Zira mazlumane bir şekilde evi ve yurdundan sürülen, gurbet diyarda yanlız kalan, Hüseyin –as- dır. Çeşitli boyutlarda zülme maruz kalan, sahip olduğu her şeyi zalimce elinden alan, mazlum Hüseyin’dir. Bir günde en iyi yarenleri, evlatlrı ve kardeşkeri en feci şekilde şehit olunan, vücutları zalimlerin kılıçları ile parçalanan hüzeyind –as- idi. Hiç bir günahi olmadan mazlumca şehit olan, o hazretti. Şehadeti ardından tüm elbiseleri, hatta üzerinde kalan eski ve yırtık elbiseleri bile yağmalanan mazlum Hüseyin –as- idi. Şehadeti ardından gusul edilmeden ve kefensiz Kerbela toprakları üzerinde kalan Hüseyin ve yarenleridir. Ve gurbet diyarında çadırları yakılarak yağmalanan, ehlibeyti ve evlatları esir alınan, kent kent, köy köy esef verici bir halde gezdirilen, Hüseyin –as- dir.
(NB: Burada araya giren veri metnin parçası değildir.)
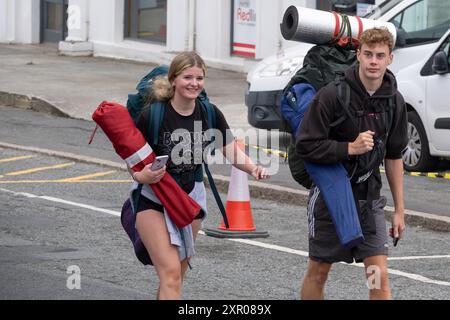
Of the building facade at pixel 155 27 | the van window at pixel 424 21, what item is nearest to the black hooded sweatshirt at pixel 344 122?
the van window at pixel 424 21

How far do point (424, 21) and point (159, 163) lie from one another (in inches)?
362

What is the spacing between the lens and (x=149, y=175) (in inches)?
278

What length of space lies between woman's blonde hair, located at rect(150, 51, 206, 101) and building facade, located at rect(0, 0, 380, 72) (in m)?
13.8

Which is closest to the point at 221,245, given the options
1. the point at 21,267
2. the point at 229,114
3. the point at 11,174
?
the point at 21,267

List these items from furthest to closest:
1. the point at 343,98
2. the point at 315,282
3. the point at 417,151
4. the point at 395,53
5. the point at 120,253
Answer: the point at 395,53
the point at 417,151
the point at 120,253
the point at 315,282
the point at 343,98

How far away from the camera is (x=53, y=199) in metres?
12.6

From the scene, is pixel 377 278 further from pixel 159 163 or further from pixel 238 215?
pixel 238 215

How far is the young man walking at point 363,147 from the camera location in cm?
707

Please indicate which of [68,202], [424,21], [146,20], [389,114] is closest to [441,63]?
[424,21]

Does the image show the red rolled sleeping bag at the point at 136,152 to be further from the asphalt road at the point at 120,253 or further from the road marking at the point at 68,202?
the road marking at the point at 68,202

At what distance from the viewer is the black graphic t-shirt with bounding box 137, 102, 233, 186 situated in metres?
7.26

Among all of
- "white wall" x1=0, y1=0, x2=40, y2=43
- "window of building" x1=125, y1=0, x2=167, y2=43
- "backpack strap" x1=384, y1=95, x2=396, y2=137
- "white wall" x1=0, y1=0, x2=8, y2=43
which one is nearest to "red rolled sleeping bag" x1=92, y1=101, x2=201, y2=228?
"backpack strap" x1=384, y1=95, x2=396, y2=137

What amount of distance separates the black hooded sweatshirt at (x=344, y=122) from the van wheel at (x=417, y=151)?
724cm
Hz. Abbas –as- Kerbela semasının parlak yıldızı ve İmam Hüseyin’in –as- Kerbela’daki en büyük yareni 34 yaşında şehit oldu. Hz. Abbas –as- doğduğunda babası Ali bin Ebitalib –as- onun kollarını ağlayarak öptü ve şöyle dedi: bu kollar Aşura gününde evladım Hüseyin yolunda kesilecektir.

İmam Cafer Sadık –as- da Hz. Abbas –as- hakkında şöyle buyuruyor: Şahadet veriyorum ki sen, ey Abbas, yaşadığın müddetçe sadık kaldın ve mevlan hakkında hayırseverliği tamamladın.

Yezidiler’in engellemeleri nedeni ile ehlibeytin çadılarına su kesilirken İmam Hüseyin’in  evlatları amcalarına sarıldılar; Hz. Abbas –as- da İmam Hüseyin’den su getirmek için fırat nehrine gitmeye izin aldı. Zor bir savaşın ardından kendini Algame nehrine ulaştırdı, kırbasını su ile doldurdu. Abbas –as- avucunu su ile doldurdu, tam içerken İmam Hüseyin –as- ve evlatlarının susuzluğu aklına geldi, bu yüzden avucundaki suyu kırbasındaki suların üstüne ekledi, kırbasını omuzuna attı ve çadırlara doğru atını koşturdu. Ona pusu kuran düşmanın askerlerinden biri bir kılıç darbesi ile o hazretin sağ kolunu kesti. Abbas büyük bir acı ile kırbayı sol omuzuna attı. Fakat kısa bir süre sonra sol kolu da düşman askerlerince kesildi. Abbas –as- büyük bir fedakarlıklar kırbayı dişine takarak, onu Hüseyin’in –as- susuz evlatlarına ulaştırmaya çalıştı, fakat bu sefer de Abbas’a doğru oklar yağmur gibi yağmaya başladı. Kırba yırtıldı, kırba içinde su kalmayınca Abbas durdu. Onun durmasını fırsat bilen düşmanlardan biri mübarek başına öyle ağır bir darbe indirdi ki haz. Abbas –as- attan düştü. Hz. Abbas ancak burada ilk kez ağabeyine seslendi ve “ Ağabey! Kardeşine yardım et” dedi.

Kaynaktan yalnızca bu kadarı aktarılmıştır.